Print the data below exactly, starting at the line that contains "Taking everything into" and ending with the last line of the data. Omit the pictures.

(Stored data)
--
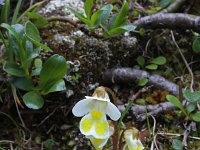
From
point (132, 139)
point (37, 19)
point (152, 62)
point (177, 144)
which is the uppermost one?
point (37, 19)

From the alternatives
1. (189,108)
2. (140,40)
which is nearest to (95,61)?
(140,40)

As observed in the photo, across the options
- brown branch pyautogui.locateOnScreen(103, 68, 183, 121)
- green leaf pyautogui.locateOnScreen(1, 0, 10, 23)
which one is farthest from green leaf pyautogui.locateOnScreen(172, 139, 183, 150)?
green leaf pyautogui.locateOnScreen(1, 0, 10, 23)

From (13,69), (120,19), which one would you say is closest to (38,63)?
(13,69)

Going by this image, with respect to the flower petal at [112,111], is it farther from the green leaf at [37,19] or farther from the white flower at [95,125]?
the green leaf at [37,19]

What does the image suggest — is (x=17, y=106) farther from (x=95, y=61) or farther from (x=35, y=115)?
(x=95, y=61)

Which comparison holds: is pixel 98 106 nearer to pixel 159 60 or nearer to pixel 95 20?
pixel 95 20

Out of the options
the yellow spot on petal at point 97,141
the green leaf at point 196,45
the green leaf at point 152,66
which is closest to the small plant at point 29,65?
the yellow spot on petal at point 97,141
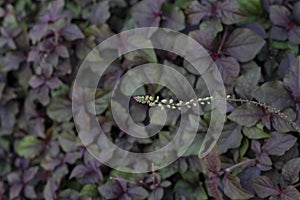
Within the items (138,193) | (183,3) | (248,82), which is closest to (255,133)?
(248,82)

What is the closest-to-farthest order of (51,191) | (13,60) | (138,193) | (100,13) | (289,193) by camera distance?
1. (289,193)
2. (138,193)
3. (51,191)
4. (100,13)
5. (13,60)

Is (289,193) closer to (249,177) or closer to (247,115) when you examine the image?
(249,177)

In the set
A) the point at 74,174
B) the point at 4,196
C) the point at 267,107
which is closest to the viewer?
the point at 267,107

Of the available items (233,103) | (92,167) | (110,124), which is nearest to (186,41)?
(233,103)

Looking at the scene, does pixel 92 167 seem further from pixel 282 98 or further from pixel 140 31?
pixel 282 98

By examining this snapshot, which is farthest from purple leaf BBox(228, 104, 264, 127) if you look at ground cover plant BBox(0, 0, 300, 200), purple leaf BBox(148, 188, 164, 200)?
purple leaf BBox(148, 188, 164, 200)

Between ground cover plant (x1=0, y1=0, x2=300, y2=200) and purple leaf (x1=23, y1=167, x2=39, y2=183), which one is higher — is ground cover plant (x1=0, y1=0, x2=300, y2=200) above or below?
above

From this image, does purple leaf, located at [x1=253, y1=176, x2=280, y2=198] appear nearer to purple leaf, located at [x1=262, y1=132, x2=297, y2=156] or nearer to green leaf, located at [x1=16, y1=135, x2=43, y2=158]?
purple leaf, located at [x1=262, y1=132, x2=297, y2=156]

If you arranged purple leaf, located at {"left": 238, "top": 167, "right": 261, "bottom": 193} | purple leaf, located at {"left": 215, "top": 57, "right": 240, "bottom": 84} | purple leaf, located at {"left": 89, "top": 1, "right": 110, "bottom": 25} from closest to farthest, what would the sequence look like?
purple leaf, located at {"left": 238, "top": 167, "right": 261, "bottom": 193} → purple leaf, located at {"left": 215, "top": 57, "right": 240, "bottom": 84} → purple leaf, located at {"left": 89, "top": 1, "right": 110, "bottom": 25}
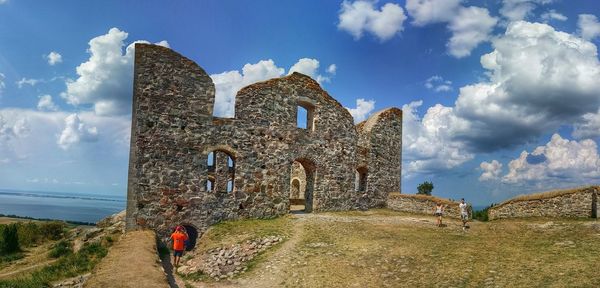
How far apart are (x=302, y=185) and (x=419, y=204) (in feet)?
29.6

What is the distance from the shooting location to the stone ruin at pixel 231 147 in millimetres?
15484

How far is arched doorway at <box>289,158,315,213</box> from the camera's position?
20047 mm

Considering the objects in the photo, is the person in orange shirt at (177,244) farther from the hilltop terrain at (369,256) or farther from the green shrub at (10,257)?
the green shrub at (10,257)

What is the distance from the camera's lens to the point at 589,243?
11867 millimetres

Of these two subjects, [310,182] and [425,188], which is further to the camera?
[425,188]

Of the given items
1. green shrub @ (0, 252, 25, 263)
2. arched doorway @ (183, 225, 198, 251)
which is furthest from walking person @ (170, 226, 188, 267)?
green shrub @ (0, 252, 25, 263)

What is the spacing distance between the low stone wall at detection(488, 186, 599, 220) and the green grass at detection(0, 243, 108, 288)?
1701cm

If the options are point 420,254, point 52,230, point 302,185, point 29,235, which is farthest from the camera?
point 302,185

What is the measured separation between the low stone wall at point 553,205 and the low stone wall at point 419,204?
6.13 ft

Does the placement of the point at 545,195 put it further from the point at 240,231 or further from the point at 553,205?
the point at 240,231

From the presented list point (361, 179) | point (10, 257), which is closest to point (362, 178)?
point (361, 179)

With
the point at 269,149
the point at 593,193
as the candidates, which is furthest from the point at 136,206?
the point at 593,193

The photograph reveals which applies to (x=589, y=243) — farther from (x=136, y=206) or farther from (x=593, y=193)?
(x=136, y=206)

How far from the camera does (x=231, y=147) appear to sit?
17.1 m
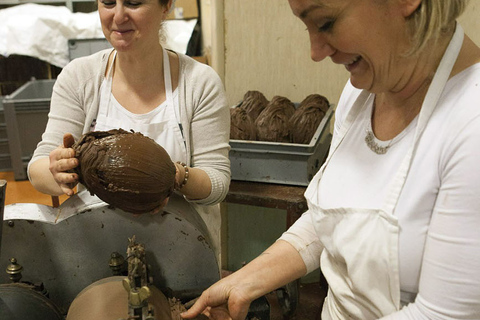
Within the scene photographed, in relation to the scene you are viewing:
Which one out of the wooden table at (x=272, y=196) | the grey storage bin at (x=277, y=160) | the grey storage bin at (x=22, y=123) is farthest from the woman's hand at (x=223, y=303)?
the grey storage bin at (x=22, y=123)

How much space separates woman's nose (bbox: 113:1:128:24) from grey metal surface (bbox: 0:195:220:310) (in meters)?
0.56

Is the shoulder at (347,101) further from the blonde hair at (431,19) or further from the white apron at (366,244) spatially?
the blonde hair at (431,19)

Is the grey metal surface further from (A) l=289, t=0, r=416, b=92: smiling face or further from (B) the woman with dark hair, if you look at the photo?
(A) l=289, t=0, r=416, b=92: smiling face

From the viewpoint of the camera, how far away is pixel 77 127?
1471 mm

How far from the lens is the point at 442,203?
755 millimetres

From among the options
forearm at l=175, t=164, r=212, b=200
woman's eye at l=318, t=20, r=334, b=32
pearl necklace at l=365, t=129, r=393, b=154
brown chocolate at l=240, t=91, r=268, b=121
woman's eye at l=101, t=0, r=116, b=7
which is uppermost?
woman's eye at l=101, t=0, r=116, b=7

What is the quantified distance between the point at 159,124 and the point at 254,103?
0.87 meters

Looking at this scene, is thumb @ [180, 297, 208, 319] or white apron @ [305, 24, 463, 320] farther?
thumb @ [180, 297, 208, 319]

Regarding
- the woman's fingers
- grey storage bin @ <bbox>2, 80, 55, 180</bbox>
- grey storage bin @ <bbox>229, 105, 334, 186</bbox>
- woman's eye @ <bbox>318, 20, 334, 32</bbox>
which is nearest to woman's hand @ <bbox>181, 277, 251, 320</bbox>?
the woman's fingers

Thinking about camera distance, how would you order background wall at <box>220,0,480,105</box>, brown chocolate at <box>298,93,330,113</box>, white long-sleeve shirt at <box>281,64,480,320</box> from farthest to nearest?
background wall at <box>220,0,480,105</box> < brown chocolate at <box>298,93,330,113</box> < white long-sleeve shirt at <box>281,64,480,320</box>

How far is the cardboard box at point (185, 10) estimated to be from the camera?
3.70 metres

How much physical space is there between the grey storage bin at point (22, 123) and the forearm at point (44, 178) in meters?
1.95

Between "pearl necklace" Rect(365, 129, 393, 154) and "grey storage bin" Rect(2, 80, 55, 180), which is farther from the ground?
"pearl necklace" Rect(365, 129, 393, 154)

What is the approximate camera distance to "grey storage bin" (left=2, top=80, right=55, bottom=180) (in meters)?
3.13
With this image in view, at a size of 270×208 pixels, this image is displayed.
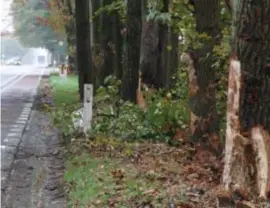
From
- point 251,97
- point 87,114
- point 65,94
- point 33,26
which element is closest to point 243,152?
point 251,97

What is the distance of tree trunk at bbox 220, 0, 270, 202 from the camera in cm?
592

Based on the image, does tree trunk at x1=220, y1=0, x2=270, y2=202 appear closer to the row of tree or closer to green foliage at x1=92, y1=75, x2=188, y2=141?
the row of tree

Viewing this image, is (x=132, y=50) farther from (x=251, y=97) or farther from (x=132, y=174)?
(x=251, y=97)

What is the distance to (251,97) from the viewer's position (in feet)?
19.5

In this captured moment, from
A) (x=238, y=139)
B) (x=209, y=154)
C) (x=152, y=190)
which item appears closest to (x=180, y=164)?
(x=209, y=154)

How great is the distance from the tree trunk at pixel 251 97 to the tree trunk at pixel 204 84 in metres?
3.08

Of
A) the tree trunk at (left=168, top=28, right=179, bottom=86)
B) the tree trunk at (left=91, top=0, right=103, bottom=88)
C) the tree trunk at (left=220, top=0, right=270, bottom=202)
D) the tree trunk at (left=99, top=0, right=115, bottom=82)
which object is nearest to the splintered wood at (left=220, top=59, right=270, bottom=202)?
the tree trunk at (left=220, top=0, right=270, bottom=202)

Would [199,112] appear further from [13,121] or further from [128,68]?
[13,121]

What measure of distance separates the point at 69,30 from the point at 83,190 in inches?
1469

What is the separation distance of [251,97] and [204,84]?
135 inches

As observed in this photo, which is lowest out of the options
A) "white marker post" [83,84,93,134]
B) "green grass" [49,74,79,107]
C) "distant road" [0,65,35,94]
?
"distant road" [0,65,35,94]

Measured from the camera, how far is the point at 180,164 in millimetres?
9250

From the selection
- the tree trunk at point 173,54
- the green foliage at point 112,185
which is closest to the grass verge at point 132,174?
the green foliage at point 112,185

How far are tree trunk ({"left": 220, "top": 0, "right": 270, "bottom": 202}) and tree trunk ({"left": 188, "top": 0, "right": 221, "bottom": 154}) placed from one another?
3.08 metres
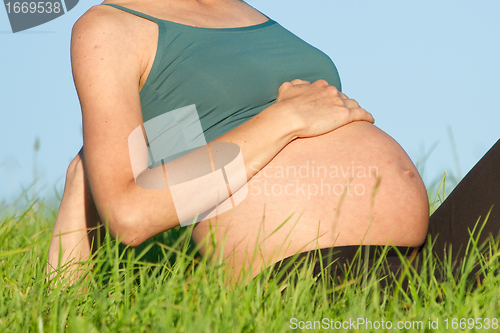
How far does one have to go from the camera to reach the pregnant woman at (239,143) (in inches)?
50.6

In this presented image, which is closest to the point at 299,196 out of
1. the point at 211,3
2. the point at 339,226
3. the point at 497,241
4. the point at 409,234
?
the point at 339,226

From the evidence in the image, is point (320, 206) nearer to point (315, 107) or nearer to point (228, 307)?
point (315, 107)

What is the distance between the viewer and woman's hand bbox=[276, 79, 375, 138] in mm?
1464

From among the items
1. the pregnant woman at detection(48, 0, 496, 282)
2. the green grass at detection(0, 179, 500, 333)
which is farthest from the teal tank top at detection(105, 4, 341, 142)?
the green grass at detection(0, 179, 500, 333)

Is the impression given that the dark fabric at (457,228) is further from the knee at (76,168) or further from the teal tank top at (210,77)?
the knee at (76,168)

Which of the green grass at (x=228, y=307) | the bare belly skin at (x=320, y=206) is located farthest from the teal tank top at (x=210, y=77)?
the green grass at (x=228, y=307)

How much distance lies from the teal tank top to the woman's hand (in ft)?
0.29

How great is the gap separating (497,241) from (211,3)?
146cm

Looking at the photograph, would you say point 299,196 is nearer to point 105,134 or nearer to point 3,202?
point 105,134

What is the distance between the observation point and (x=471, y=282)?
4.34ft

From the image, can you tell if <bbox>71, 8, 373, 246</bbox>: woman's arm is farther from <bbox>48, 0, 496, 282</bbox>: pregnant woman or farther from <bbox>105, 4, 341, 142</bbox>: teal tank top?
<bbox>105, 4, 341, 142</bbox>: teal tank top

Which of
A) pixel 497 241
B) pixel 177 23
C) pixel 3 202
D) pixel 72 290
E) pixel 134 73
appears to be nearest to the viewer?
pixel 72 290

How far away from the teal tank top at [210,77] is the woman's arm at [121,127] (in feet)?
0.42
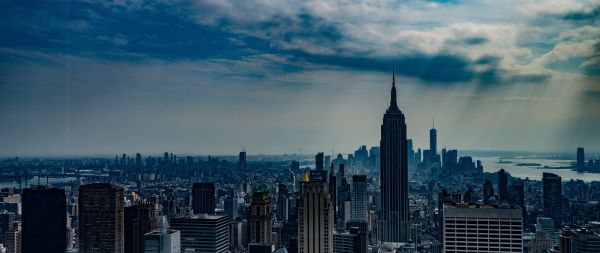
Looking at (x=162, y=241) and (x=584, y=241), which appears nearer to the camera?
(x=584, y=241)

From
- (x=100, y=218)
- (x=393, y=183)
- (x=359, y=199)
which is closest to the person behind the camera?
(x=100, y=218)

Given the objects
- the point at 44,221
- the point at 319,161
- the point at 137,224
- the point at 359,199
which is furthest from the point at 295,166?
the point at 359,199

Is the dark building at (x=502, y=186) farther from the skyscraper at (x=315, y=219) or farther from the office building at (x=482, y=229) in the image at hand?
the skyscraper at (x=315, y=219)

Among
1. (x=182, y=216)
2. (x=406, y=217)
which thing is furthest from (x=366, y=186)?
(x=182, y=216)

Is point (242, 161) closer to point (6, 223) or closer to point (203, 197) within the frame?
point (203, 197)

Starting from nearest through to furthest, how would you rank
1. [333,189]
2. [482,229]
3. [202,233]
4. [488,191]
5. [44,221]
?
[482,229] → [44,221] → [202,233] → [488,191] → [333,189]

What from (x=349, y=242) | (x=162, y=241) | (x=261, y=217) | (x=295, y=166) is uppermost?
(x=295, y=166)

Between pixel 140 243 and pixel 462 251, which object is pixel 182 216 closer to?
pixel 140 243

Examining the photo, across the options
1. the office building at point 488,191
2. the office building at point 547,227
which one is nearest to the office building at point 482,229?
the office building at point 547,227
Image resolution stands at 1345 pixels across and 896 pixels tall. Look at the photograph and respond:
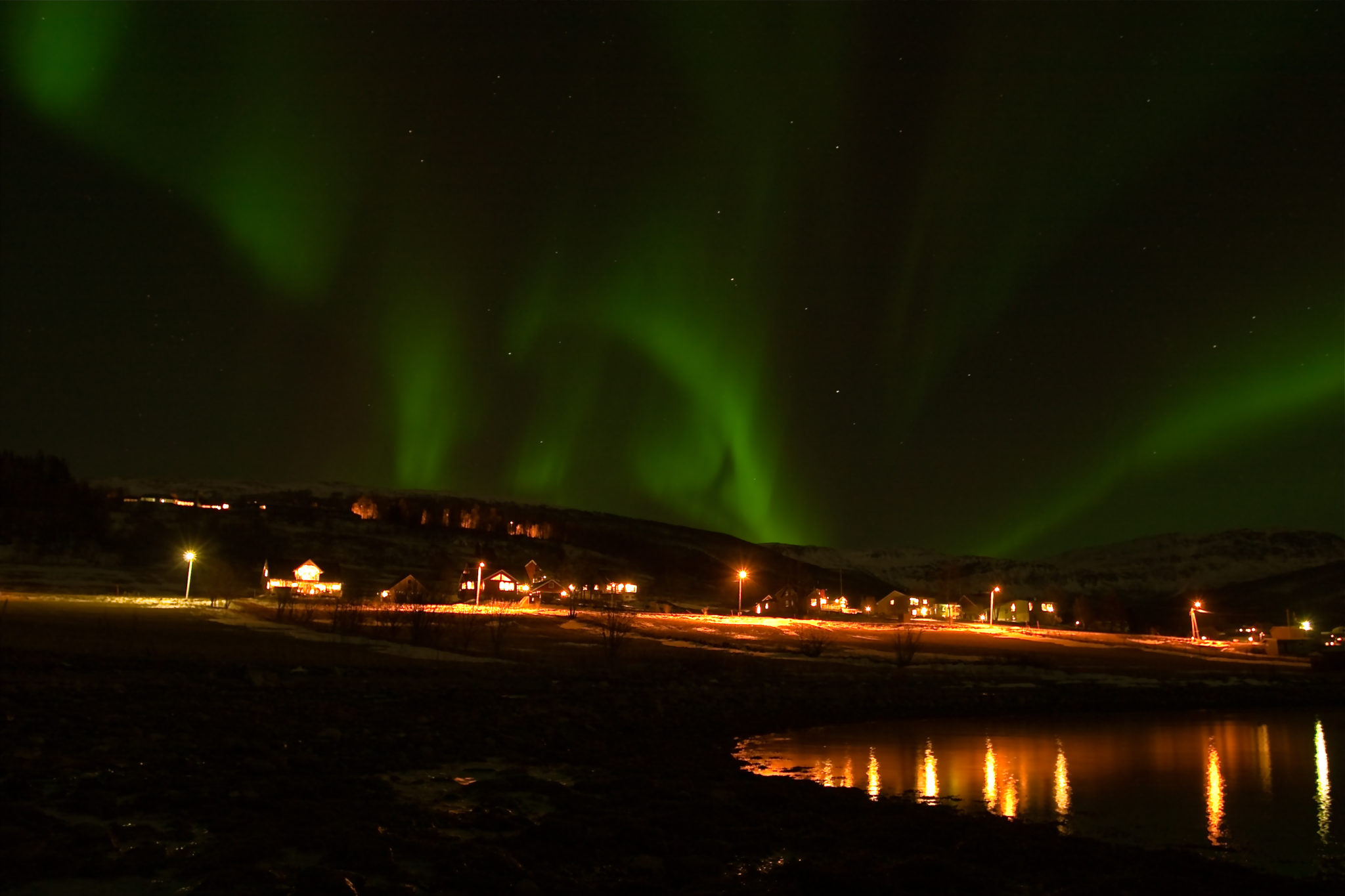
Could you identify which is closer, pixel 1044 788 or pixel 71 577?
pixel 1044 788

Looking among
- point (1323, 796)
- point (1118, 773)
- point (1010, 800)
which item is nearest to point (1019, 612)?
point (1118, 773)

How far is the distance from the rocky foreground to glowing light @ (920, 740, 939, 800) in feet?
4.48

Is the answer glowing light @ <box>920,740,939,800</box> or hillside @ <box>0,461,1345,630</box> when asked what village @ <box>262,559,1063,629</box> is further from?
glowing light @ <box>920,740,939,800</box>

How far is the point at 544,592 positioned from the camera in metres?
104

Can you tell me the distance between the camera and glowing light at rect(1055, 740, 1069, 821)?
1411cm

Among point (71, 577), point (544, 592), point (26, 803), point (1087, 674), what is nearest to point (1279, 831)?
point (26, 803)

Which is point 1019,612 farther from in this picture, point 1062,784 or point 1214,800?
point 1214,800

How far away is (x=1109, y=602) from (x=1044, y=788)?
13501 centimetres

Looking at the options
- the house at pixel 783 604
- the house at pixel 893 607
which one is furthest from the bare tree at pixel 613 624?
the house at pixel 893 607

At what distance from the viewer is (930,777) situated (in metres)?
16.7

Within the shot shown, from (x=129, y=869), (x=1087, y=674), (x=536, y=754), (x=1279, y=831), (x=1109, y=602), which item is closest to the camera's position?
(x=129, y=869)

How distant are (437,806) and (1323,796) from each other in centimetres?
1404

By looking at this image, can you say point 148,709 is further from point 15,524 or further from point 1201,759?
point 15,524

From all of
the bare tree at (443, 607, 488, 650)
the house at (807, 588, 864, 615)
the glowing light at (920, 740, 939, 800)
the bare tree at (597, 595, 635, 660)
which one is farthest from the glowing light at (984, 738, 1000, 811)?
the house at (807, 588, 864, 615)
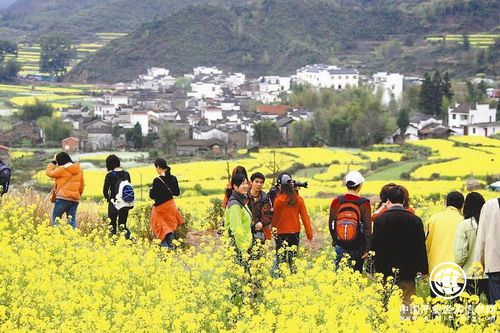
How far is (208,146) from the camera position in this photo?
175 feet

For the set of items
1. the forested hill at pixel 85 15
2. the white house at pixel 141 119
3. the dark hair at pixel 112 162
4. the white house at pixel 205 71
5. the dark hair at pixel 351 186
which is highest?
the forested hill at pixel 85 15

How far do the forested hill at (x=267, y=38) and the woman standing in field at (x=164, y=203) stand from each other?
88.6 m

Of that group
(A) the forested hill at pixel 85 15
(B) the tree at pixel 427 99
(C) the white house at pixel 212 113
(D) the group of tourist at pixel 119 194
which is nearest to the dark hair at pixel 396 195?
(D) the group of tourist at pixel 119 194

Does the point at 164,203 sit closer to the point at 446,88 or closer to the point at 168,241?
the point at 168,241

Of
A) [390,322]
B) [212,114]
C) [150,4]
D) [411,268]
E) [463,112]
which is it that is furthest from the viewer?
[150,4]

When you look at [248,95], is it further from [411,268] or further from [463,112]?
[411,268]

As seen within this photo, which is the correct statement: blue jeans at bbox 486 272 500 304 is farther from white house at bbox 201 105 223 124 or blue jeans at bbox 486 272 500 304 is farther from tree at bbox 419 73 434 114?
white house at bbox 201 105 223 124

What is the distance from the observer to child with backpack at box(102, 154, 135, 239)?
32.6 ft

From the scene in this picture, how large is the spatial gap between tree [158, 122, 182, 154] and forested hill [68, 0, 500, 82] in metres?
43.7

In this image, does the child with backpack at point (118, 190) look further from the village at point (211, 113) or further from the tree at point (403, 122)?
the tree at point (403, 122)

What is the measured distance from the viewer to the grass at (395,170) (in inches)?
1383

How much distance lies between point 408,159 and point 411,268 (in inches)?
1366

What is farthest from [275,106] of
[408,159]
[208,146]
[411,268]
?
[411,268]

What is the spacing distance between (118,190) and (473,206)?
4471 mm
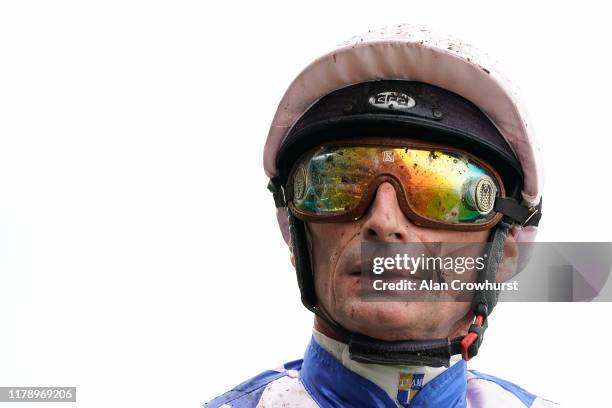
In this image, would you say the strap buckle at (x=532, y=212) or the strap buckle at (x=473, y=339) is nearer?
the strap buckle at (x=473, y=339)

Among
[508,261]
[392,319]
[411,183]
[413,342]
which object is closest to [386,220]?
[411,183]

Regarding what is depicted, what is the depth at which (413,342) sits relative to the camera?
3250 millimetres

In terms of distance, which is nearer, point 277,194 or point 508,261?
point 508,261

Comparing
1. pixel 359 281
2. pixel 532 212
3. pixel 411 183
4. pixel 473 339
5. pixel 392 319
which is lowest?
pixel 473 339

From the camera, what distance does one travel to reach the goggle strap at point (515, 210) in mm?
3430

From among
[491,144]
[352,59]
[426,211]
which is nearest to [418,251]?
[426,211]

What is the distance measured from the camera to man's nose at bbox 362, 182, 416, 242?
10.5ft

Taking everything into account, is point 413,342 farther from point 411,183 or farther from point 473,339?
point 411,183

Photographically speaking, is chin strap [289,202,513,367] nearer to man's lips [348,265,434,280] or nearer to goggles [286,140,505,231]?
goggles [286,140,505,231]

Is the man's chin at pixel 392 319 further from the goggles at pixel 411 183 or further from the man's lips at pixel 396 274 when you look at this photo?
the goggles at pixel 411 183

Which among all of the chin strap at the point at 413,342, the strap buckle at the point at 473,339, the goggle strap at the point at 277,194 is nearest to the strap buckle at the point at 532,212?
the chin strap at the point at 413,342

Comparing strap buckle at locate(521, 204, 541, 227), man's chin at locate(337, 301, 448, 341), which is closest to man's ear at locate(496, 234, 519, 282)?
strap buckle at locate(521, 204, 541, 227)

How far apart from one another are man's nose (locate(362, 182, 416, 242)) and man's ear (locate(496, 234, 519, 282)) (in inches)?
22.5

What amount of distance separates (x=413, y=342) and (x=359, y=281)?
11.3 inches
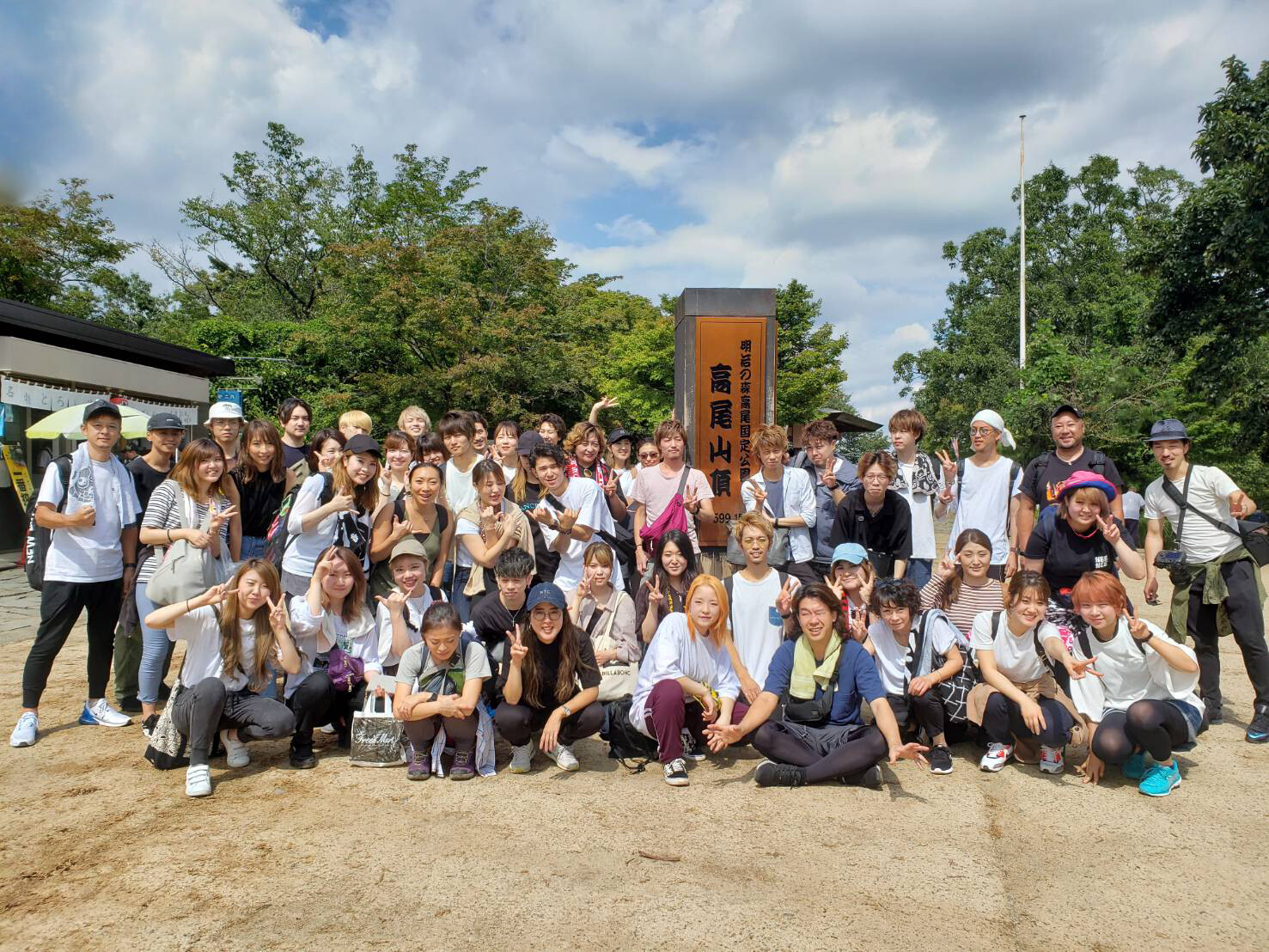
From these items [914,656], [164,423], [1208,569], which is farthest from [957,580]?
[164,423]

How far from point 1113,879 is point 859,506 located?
--
SOLUTION FOR THIS EXERCISE:
Taking everything into account, is point 413,342 farther from point 411,183 or farther from point 473,339?
point 411,183

Photographically speaking, is chin strap [289,202,513,367] nearer to man's lips [348,265,434,280] or nearer to goggles [286,140,505,231]?
goggles [286,140,505,231]

Is the man's chin at pixel 392 319 further from the goggles at pixel 411 183 or further from the man's lips at pixel 396 274 when you look at this photo?
the goggles at pixel 411 183

Which among all of the chin strap at the point at 413,342, the strap buckle at the point at 473,339, the goggle strap at the point at 277,194 is nearest to the strap buckle at the point at 532,212?
the chin strap at the point at 413,342

Comparing strap buckle at locate(521, 204, 541, 227), man's chin at locate(337, 301, 448, 341), which is closest to man's ear at locate(496, 234, 519, 282)?
strap buckle at locate(521, 204, 541, 227)

How far apart from one another are man's nose (locate(362, 182, 416, 242)) and man's ear (locate(496, 234, 519, 282)) (in inches)?
22.5

What amount of distance separates (x=413, y=342) and (x=359, y=281)?
11.3 inches
From these items [914,656], [164,423], [1208,569], which is farthest from [957,580]?
[164,423]

How far from point 1113,879 is point 859,506 located?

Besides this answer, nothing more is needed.